• **Dataset extract**
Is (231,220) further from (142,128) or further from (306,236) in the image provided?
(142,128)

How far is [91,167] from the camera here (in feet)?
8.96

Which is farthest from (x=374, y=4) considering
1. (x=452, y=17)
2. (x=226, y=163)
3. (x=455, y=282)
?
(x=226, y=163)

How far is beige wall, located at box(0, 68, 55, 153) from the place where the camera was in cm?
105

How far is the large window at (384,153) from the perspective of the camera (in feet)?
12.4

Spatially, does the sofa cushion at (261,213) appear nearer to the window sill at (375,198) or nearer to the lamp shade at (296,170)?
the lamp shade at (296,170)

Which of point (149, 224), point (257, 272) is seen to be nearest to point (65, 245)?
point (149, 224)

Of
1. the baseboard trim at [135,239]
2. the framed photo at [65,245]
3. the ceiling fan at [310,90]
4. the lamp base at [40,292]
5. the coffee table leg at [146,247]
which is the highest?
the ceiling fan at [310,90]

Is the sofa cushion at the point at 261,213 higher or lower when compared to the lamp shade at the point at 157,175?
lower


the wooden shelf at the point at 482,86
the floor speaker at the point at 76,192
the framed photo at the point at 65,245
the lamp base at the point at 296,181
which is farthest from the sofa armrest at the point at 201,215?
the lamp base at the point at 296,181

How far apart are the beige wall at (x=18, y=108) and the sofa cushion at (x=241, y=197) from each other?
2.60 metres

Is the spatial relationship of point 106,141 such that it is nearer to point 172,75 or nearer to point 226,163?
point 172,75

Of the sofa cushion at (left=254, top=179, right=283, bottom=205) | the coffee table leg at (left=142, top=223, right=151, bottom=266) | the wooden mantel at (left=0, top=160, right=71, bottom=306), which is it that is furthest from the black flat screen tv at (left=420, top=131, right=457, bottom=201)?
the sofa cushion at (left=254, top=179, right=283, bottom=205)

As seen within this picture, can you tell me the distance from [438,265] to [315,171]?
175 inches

• **Exercise prompt**
Emit the full listing verbatim.

• **Answer for this exercise**
Is (231,220) further from (142,128) or further from (306,236) in the image provided?
(142,128)

How far is [91,167] from the camera here (in feet)?
8.96

Which is farthest from (x=374, y=4) considering
1. (x=452, y=17)
2. (x=226, y=163)
3. (x=455, y=282)
?
(x=226, y=163)

How far is beige wall, located at box(0, 68, 55, 153) from the place where the camera was in cm?
105

How far is the large window at (384,153) from the perspective of the camera (in feet)?
12.4

Spatially, does the sofa cushion at (261,213) appear nearer to the window sill at (375,198) or nearer to the lamp shade at (296,170)?
the lamp shade at (296,170)

Which of point (149, 224), point (257, 272) is seen to be nearest to point (65, 245)?
point (149, 224)

Of
1. the baseboard trim at [135,239]
2. the framed photo at [65,245]
3. the ceiling fan at [310,90]
4. the lamp base at [40,292]
5. the coffee table leg at [146,247]
which is the highest?
the ceiling fan at [310,90]

Is the sofa cushion at the point at 261,213 higher or lower when compared to the lamp shade at the point at 157,175?
lower


the wooden shelf at the point at 482,86
the floor speaker at the point at 76,192
the framed photo at the point at 65,245
the lamp base at the point at 296,181
which is farthest from the sofa armrest at the point at 201,215?
the lamp base at the point at 296,181

How far apart are the beige wall at (x=18, y=108) and the sofa cushion at (x=241, y=197) from each other?
2.60 metres

Is the spatial relationship of point 106,141 such that it is nearer to point 172,75 or nearer to point 226,163?
point 172,75

Of the sofa cushion at (left=254, top=179, right=283, bottom=205) | the coffee table leg at (left=142, top=223, right=151, bottom=266) | the wooden mantel at (left=0, top=160, right=71, bottom=306), which is it that is furthest from the black flat screen tv at (left=420, top=131, right=457, bottom=201)?
the sofa cushion at (left=254, top=179, right=283, bottom=205)

As seen within this picture, can you tell me the distance from [438,265] to [315,171]?
175 inches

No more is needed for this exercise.